TO BE DONE
Convert the records, from the line containing "As evident here, with" through the end of the records (both ends included), into a Markdown table with the columns Row and Line. Skip blank lines and leave out the pictures.

PROVIDED ENTRIES
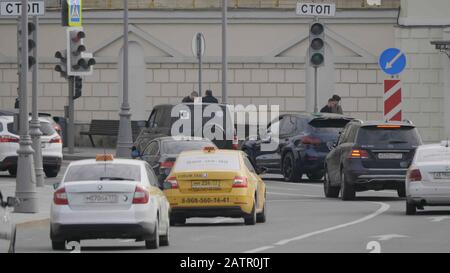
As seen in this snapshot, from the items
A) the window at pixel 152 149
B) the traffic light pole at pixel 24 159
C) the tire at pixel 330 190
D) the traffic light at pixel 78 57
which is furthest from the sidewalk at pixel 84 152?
the traffic light pole at pixel 24 159

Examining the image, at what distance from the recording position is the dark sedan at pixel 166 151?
34594mm

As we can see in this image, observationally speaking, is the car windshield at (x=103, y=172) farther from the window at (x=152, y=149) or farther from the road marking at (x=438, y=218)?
the window at (x=152, y=149)

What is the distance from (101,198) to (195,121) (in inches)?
832

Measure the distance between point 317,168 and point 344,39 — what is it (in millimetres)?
14889

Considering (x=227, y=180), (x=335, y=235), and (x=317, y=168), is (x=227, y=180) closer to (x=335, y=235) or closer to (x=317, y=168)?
(x=335, y=235)

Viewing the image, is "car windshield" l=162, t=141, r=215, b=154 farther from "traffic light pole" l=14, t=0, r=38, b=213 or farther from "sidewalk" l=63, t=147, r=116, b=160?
"sidewalk" l=63, t=147, r=116, b=160

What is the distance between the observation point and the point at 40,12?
35.8 meters

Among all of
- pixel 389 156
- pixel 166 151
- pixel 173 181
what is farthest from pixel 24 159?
pixel 389 156

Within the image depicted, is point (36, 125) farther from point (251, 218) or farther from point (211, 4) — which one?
point (211, 4)

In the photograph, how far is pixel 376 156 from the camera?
3491 cm

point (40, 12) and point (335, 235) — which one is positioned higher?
point (40, 12)

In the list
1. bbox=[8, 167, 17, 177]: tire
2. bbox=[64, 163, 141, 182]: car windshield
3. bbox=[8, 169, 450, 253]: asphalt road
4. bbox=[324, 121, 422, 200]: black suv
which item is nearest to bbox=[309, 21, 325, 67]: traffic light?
bbox=[324, 121, 422, 200]: black suv

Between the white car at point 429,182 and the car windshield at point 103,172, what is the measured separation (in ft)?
25.6
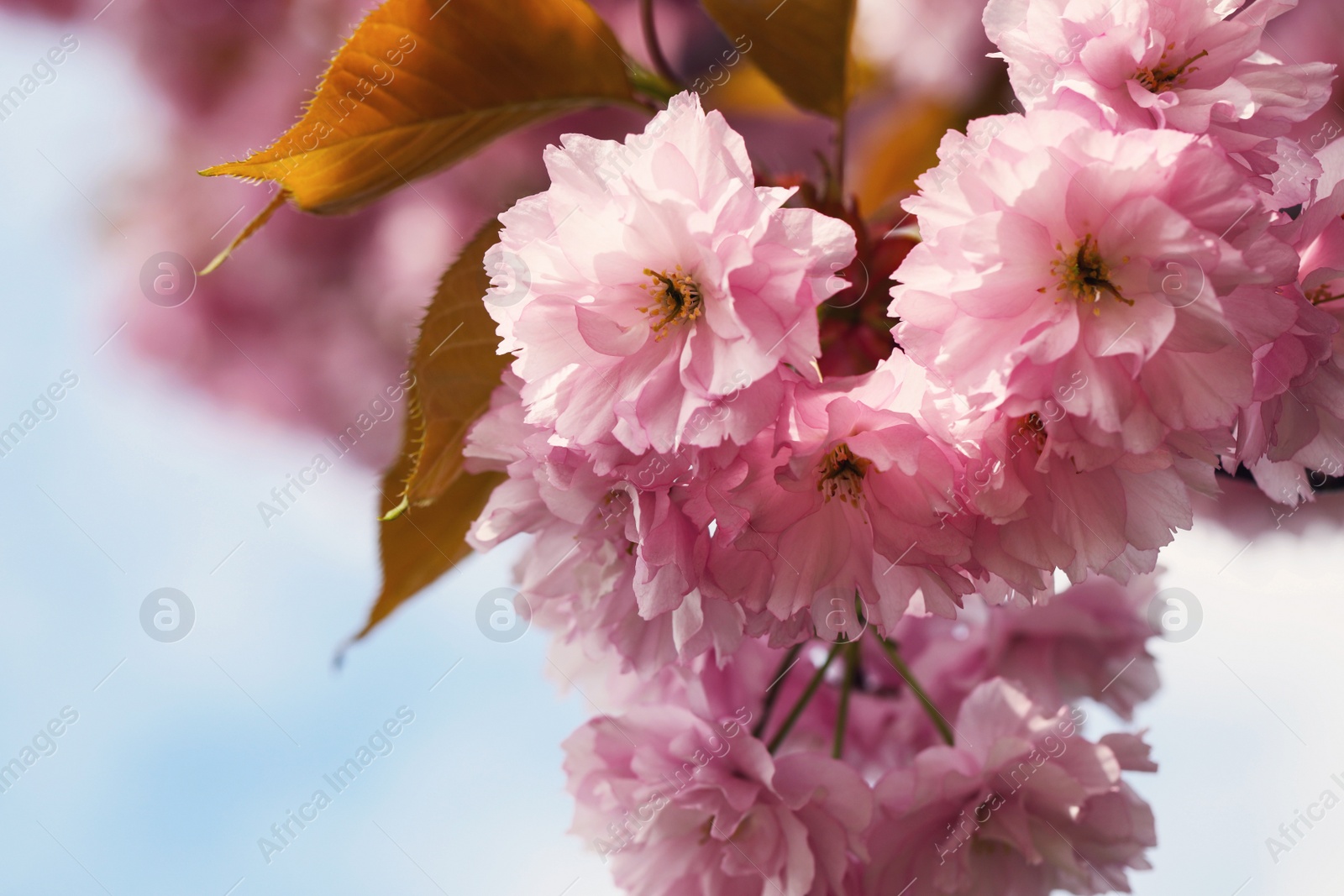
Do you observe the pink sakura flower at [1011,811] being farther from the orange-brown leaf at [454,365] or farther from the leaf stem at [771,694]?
the orange-brown leaf at [454,365]

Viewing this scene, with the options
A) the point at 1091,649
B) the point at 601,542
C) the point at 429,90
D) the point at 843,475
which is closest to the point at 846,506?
the point at 843,475

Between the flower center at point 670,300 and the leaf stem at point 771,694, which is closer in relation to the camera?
the flower center at point 670,300

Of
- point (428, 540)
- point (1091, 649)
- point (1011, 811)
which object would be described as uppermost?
point (428, 540)

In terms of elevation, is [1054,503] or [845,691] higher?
[1054,503]

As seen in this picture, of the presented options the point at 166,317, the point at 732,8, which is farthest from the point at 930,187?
the point at 166,317

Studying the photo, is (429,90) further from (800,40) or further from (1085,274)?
(1085,274)

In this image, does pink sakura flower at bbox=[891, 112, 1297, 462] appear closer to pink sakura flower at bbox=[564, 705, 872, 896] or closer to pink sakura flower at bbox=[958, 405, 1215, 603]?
pink sakura flower at bbox=[958, 405, 1215, 603]

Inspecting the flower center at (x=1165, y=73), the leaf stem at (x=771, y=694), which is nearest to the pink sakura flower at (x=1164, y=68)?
the flower center at (x=1165, y=73)
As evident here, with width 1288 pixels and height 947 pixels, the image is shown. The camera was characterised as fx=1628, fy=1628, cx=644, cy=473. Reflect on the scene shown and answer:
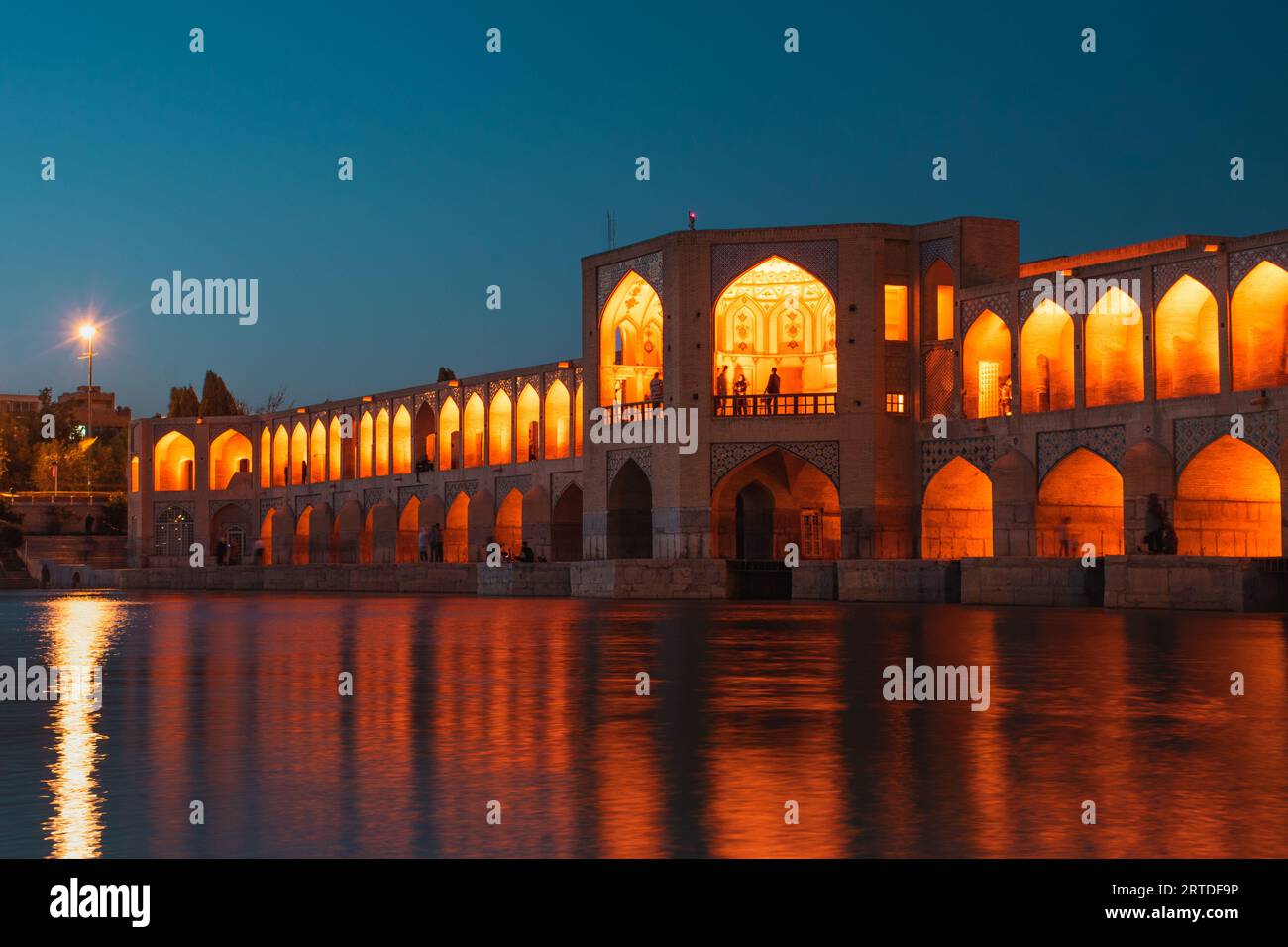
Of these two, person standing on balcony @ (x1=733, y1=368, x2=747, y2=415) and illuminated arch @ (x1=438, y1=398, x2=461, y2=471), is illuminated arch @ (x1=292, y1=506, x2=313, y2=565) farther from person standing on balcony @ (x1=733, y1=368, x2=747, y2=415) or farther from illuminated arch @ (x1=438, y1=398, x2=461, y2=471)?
person standing on balcony @ (x1=733, y1=368, x2=747, y2=415)

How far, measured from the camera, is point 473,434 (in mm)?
43500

SOLUTION
| Row | Line |
|---|---|
| 1 | As evident here, with width 1288 pixels and height 947 pixels, the image is shown. The camera was characterised as fx=1628, fy=1628, cx=644, cy=473. Reflect on the scene shown and answer: |
| 2 | Of these two, person standing on balcony @ (x1=733, y1=368, x2=747, y2=415) and illuminated arch @ (x1=438, y1=398, x2=461, y2=471), is illuminated arch @ (x1=292, y1=506, x2=313, y2=565) farther from person standing on balcony @ (x1=733, y1=368, x2=747, y2=415) or farther from illuminated arch @ (x1=438, y1=398, x2=461, y2=471)? |
| 3 | person standing on balcony @ (x1=733, y1=368, x2=747, y2=415) |
| 4 | How far, measured from the camera, is point 473,434 (in mm)? |
| 5 | 43500 |